By 1868 a pottery had been built by the town's mayor, Francis F. Philleo. Philleo made crocks and churns that were lead-glazed or unglazed. In 1870 his factory burnt and was rebuilt. The firm was called Philleo and Williams and it began to specialize in terra cotta ware. In 1871 Philleo took on partners and the firm became Philleo & Sprague, although it was generally known as the Red Wing Terra Cotta Works. The business was moved to St. Paul in 1880.
In about 1872 English potter David Hallum landed in Red Wing via Ohio. He worked for Philleo initially, but by 1875 he had formed a business with partners that ins generally referred to as the Minnesota Pottery. By 1877 Hallum sold his interest in the company to the newly formed Red Wing Stoneware Company, an organization funded by local businessmen for the purpose of large-scale stoneware manufacture. The venture was very successful, so much so in fact that a second firm was begun in 1883 by many of the same investors. That firm was the Minnesota Stoneware Company.
In 1892 a third company was formed: The North Star Stoneware Company. In 1894 all three companies organized the Union Stoneware Company to act as their single sales representative. In 1896, North Star was absorbed by the other companies, which in turn merged in 1906 to form a single entity, Red Wing Union Stoneware.
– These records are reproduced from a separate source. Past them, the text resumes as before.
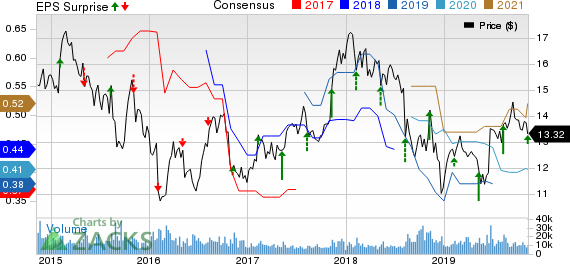 News Corporation Price, Consensus and EPS Surprise
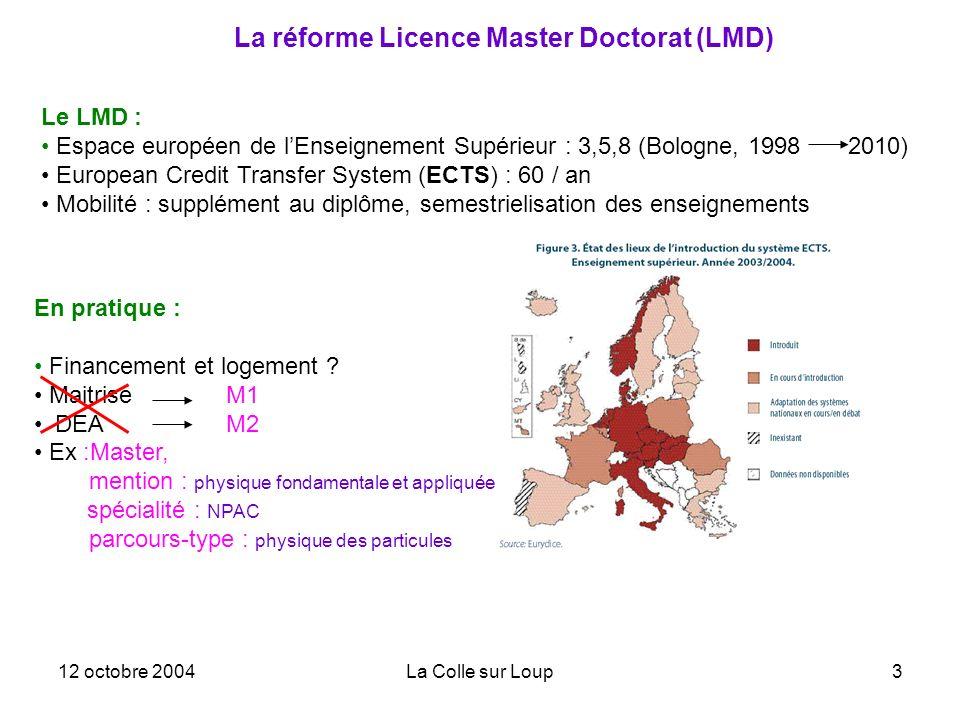 12 octobre 2004La Colle sur Loup3 La réforme Licence Master Doctorat (LMD) Le LMD : Espace européen de lEnseignement Supérieur : 3,5,8 (Bologne, 1998 2010) European Credit Transfer System (ECTS) : 60 / an Mobilité : supplément au diplôme, semestrielisation des enseignements En pratique : Financement et logement .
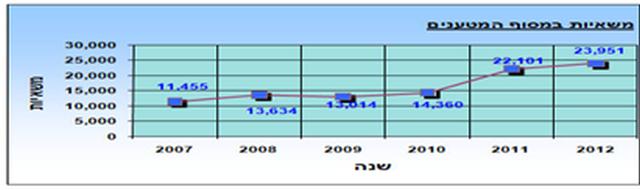 הגידול בתנועת השאיות בגשר אלנבי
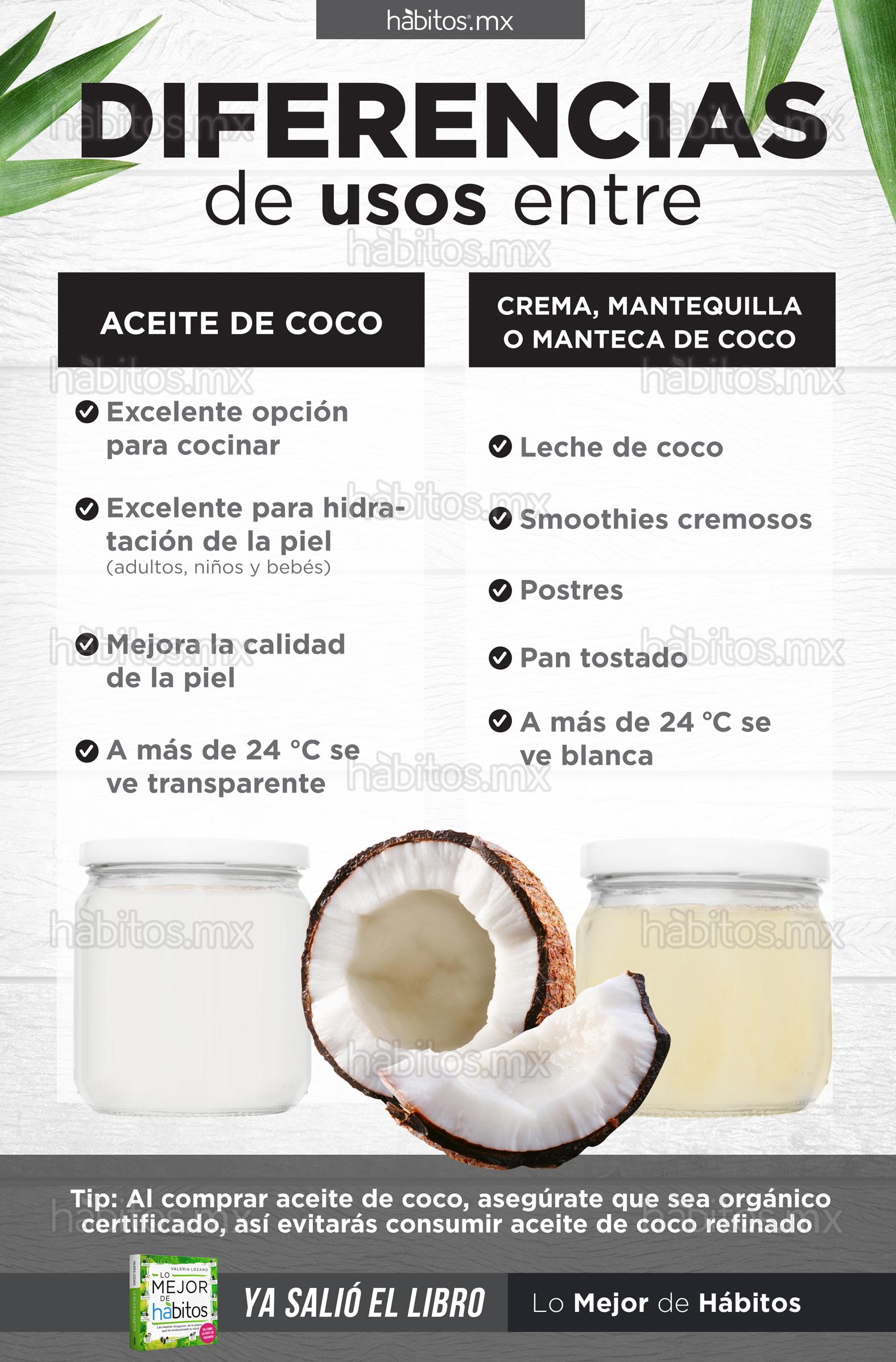 Crema De Coco Usos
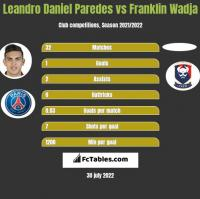 Leandro Daniel Paredes vs Franklin Wadja h2h player stats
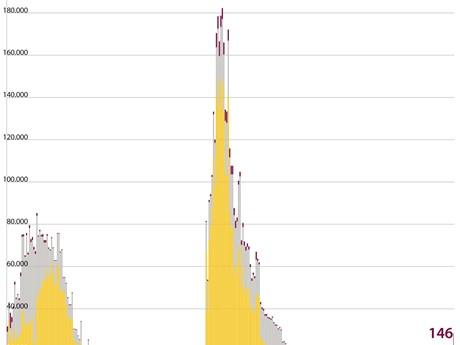 [Infographics] Dịch COVID-19: 17.555 người đang được cách ly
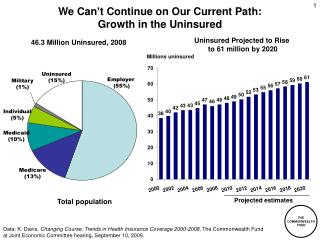 We Can't Continue on Our Current Path:  Growth in the Uninsured
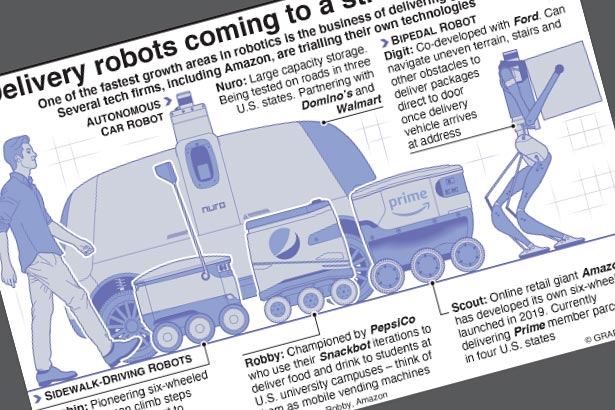 Robotic deliveries – a blueprint for the future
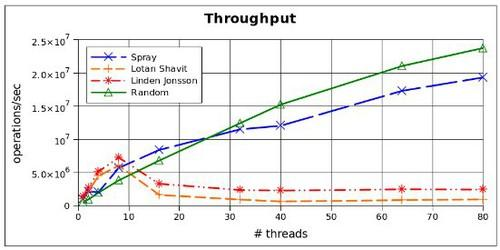 MIT's SprayList can improve the performance of processors with many cores.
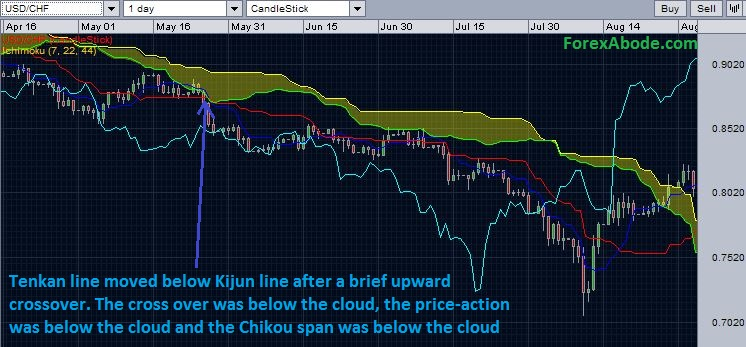 Chart depicting a strong bearish signal generated by Ichimoku cloud.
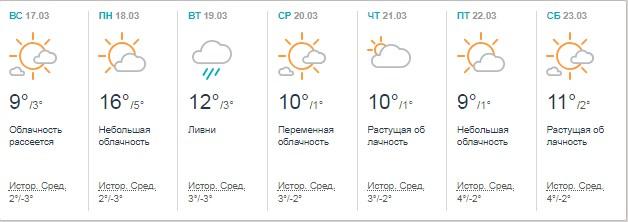 Погода по версии сайта accuweather.comна ближайшую неделю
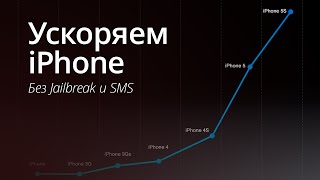 Как ускорить работу с iPhone в несколько раз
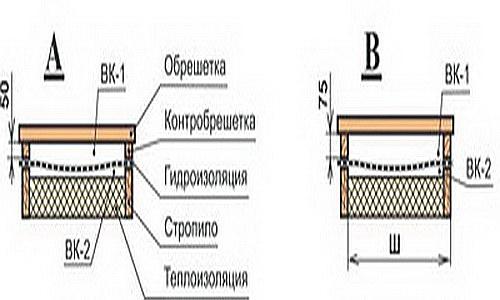 Черепица композитная: обзор производителей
Up until the mid 1890s, decorated salt glaze ware was the predominant product. Technological advances in the 1890s allowed for a white zinc-based glaze and rubber stamp decorations, resulting in a more uniform product. The familiar red wing logo dates from this period.
Turn-of-the-century production at Red Wing became diversified. By 1900 Red Wing was making spittoons, umbrella holders, jardinières and garden ware. And, like other stoneware makers, the art pottery craze of the late 19th century led Red Wing to make its first true art ware.